To do.
[A] Answer these questions from the profile of Ousmane Sonko, one line each:
(i) Who preceded him as mayor of Ziguinchor?
(ii) Where was he born?
(iii) Which university is listed as his alma mater?
[B] From the profile of Ousmane Sonko, reproduce word for word the part starting at "President of the National Assembly of" and ending at "in January 2014.".
[C] Resume the profile of Ousmane Sonko, writing on from its last sentence.

President of the National Assembly
- Incumbent
- Assumed office 26 May 2026
- Preceded by: Malick Ndiaye

16th Prime Minister of Senegal
- In office 3 April 2024 – 22 May 2026
- President: Bassirou Diomaye Faye
- Preceded by: Sidiki Kaba
- Succeeded by: Ahmadou Al Aminou Lo

Mayor of Ziguinchor
- In office 10 February 2022 – 6 May 2024
- Preceded by: Abdoulaye Baldé
- Succeeded by: Djibril Sonko

Leader of PASTEF
- Incumbent
- Assumed office January 2014
- General Secretary: Bassirou Diomaye Faye Ayib Daffé
- Preceded by: Party established

Member of the National Assembly of Senegal
- Incumbent
- Assumed office 26 May 2026
- In office 14 September 2017 – 12 September 2022

Personal details
- Born: 15 July 1974 (age 52) Thiès, Senegal
- Party: PASTEF (2014–present)
- Children: 6
- Alma mater: Gaston Berger University
- Occupation: Politician; tax official;

= Ousmane Sonko =

President of the National Assembly of Senegal since 2026

Ousmane Sonko (Usmaan Sonko; born 15 July 1974) is a Senegalese politician and former tax official who served as the 16th prime minister of Senegal from 2024 to 2026, and as the leader of PASTEF since the party's foundation in January 2014.

Data records.
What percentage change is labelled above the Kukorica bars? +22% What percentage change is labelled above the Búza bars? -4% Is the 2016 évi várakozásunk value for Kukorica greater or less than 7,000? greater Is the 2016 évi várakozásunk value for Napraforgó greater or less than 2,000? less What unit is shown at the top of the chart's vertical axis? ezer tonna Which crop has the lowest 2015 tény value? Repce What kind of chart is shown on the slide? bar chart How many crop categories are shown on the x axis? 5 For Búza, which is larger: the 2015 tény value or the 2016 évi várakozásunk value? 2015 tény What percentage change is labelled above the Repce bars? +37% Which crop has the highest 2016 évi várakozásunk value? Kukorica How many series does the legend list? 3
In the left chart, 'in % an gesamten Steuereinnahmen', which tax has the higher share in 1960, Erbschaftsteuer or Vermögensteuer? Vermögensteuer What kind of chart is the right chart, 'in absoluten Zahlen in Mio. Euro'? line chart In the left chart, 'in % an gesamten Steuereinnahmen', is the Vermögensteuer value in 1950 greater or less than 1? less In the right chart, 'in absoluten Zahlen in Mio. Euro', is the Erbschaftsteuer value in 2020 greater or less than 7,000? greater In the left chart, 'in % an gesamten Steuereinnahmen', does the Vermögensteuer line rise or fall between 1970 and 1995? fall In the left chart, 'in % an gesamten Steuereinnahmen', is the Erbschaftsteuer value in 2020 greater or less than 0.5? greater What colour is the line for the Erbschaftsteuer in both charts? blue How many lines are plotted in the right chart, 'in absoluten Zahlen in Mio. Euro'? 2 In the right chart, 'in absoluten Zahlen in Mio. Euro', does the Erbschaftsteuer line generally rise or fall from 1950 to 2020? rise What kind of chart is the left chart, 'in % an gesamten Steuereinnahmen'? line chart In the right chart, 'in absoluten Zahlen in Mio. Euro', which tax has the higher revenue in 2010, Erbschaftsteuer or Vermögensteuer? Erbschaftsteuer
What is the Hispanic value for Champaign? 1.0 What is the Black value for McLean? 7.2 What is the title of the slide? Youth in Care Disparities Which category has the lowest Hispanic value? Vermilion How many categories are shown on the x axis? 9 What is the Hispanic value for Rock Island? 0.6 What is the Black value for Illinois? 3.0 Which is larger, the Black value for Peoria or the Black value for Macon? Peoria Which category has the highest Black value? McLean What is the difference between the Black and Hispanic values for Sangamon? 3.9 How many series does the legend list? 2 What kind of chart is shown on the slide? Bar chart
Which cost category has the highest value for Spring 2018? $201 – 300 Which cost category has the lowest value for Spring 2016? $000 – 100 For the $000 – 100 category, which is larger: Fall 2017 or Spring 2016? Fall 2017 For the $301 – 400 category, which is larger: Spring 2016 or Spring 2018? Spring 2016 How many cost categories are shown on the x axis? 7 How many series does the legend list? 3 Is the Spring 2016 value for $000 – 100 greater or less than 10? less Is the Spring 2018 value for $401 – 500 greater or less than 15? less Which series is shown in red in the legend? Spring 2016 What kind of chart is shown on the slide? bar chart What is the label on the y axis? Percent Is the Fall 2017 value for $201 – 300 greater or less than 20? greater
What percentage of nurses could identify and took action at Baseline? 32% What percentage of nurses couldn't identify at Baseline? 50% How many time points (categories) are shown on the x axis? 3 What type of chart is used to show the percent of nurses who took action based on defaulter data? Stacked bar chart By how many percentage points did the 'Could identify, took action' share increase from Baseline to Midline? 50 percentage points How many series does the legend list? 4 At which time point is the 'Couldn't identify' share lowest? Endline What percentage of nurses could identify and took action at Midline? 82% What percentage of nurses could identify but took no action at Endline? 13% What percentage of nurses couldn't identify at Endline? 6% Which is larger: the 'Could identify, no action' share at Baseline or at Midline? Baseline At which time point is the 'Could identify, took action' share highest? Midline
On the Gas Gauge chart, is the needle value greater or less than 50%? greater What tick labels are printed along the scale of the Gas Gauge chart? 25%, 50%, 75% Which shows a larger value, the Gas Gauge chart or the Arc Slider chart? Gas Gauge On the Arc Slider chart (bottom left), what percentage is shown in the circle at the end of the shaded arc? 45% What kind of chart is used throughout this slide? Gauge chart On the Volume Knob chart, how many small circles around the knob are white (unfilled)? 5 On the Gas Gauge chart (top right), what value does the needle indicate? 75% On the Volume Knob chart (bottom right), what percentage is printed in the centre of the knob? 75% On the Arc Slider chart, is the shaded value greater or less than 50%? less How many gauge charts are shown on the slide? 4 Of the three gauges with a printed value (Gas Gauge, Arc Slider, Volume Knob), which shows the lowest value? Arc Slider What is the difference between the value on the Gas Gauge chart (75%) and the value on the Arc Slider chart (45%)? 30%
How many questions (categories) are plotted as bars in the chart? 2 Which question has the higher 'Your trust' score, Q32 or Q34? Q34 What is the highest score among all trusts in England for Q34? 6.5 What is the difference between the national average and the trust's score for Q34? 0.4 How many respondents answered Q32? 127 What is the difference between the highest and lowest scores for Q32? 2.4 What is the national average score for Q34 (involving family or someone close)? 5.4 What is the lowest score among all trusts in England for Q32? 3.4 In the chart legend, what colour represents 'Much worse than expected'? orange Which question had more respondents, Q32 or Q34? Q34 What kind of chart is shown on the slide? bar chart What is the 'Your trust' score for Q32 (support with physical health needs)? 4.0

Exercise results.
[A]
(i) Abdoulaye Baldé
(ii) Thiès, Senegal
(iii) Gaston Berger University

[B]
President of the National Assembly of Senegal since 2026

Ousmane Sonko (Usmaan Sonko; born 15 July 1974) is a Senegalese politician and former tax official who served as the 16th prime minister of Senegal from 2024 to 2026, and as the leader of PASTEF since the party's foundation in January 2014.

[C]
Sonko was the PASTEF candidate in the 2019 presidential election, ultimately placing third. A major figure in the Senegalese opposition against former president Macky Sall, his arrest and subsequent investigation by authorities in 2019 following sexual assault accusations triggered mass protests and rioting across Senegal. In June 2023, he was sentenced to two years in prison, and in July 2023, PASTEF was dissolved by the Senegalese government. In 2024, he was appointed prime minister after his protégé, Bassirou Diomaye Faye, won the 2024 presidential election. Faye dismissed Sonko in May 2026.

== Early life ==
Sonko was born in Thiès and spent his childhood in Sébikhotane and Casamance. His father was from Casamance and his mother was from Khombole.

Sonko received his baccalaureate in the year 1993, and graduated with a master's degree in Juridical Science from Gaston Berger University in Saint-Louis in 1999. He subsequently attended the National School of Administration and the Judiciary.

Prior to entering politics, Sonko worked for 15 years as a tax official in Pikine. In 2016, he acted as a whistle blower, exposing the use of offshore tax havens including a $50 million mineral sands processing plants used by a Canadian company to avoid paying $8.9 million in taxes. Sonko's employment as a tax official was terminated as a result of his whistleblowing. In 2018, he published Pétrole et gaz au Sénégal, a non-fiction book chronicling his findings.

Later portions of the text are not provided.